僕が芸人をしていた頃、山田邦子さんと共演する機会があった。その際に邦子さんは、自身は芸人ではないテレビ屋だと仰っていたのだ。誰かに芸事を教わったわけでもなく、寄席などでネタをしたこともないので、自分のことを芸人と呼ぶのは芸人さんに対して失礼でおこがましいと言っており、テレビを主戦場としている私はテレビ屋だと。
つまり邦子さんは全芸人に対してリスペクトしているのだ。なので今回「おもしろいです」という感想が多くなってしまったのは、そういった部分が反映されてしまったのかもしれない。
さらに点数が他の審査員とあまりにも違うのは慣れもあると思うし、自分の中での盛り上げ方のひとつという可能性もある。本当のところはわからないが、邦子さんなりに芸人に対して尊敬の念を抱きながら、大会を盛り上げようとした結果だったのではないだろうか。
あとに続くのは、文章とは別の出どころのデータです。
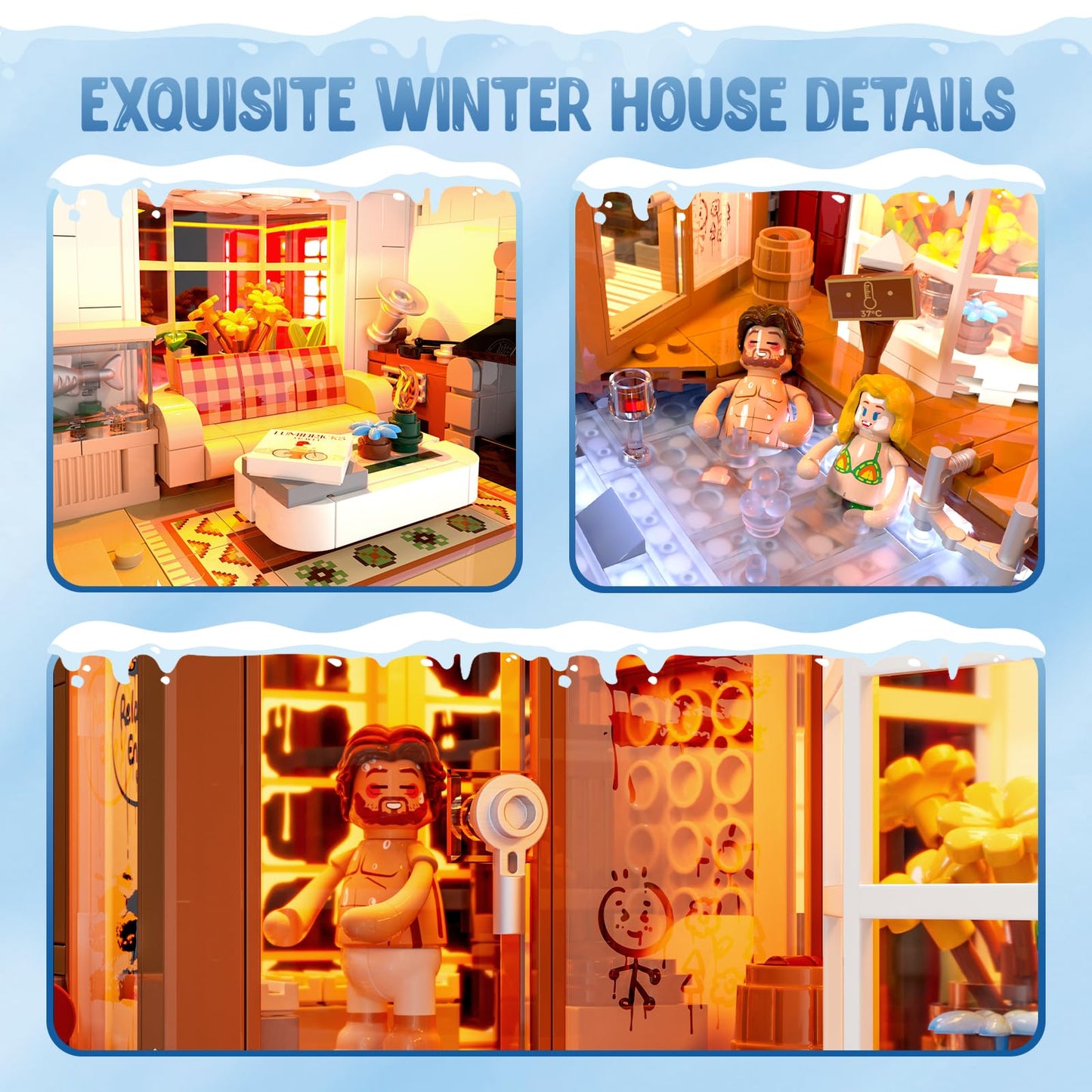 Lumibricks Spa-Cabin Winter Lighting Building Set – 2235 Pcs LED Christmas Village Model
そこで「良くわかっていないなら審査員なんてしなければ良い」という人もいるかもしれないが、誰でも最初はわからないことが多い。漫才師の成長だけを願うのではなく、同時に審査員の成長も見守ってみるのはいかがだろうか。
話をもどそう。
今大会で、ウエストランドの優勝を願った芸人は多くいたと思うが、一方で本当に優勝すると思った視聴者は少ないのでないだろうか。面白くても優勝できない芸人というのは多く存在していて、ウエストランドもそういった類の芸人だった。しかし今回優勝できたウエストランドを見て、とあるマンガで見たセリフが思い浮かんだ。
「天下人は天が決める!命懸けて信長公を追いかけて、そして信長公が亡くなった。その時周りを見渡せば、俺より力の有る者がいなかった。ただそれだけのことじゃ」
「花の慶次~雲のかなたに~」(集英社)に登場する天下人・豊臣秀吉のセリフだ。
ウエストランドも必死で面白さを追いかけて、何度も傷つき、その度に何度も立ち上がり、自分たちを鍛えて、そして気が付いたら、自分たちが一番になっていたのではないだろうか。
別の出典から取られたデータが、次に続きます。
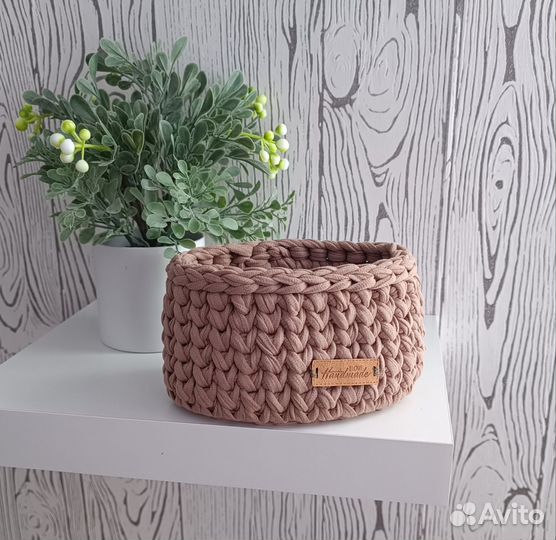 Корзинка из трикотажной пряжи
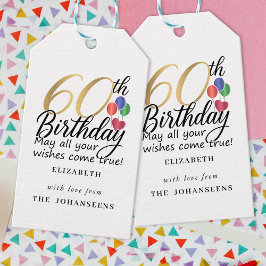 60. Geburtstag Moderne Schrift-Typografie Gold Sec Geschenkanhänger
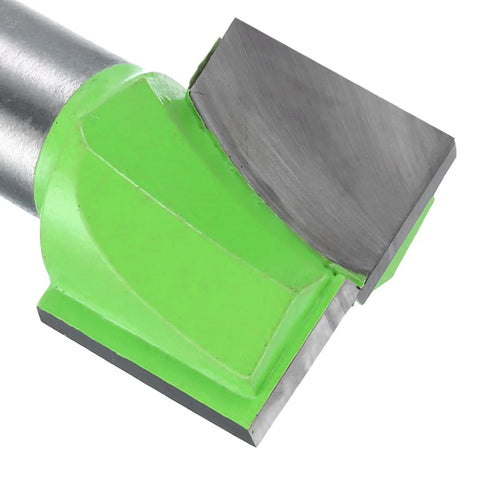 Bottom Cleaning Router Bit Pro Grade With 1/2 Inch Shank Carbide Tipped For Spoilboard Surfacing Planing And Slab Flattening In Woodworking CNC Mortising Bit 1 Inch Cutting Diameter 25/32 Inch Depth Green Silver Finish close-up view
正直、ウエストランドくらいの知名度があれば、大会で優勝しただけでは何も変わらない。必死に漫才を極めようとした14年間だったと思うが、これからは更なる進化をしなければならなくなる。どの職業でも言えるのだが、芸人という職業も例に漏れず永遠に完成しない職業のひとつだと思う。これからまた違う努力が必要となるが、それを必死に追いかけたとき、また一味違うウエストランドの漫才が見れるはずだ。
結成14年目ということもあり今後、「M-1グランプリ」に参加するというのは考えにくい。つまりファイナリスト候補が1組減ったということになる。その穴を埋めるべくまた新たなファイナリスト候補が登場するはず。輪廻転生を繰り返し、進化し続ける漫才は永遠に楽しむことができる最高のエンターテイメントのひとつだ。
これからもこの大会が続き、最高の漫才が見れることを願っている。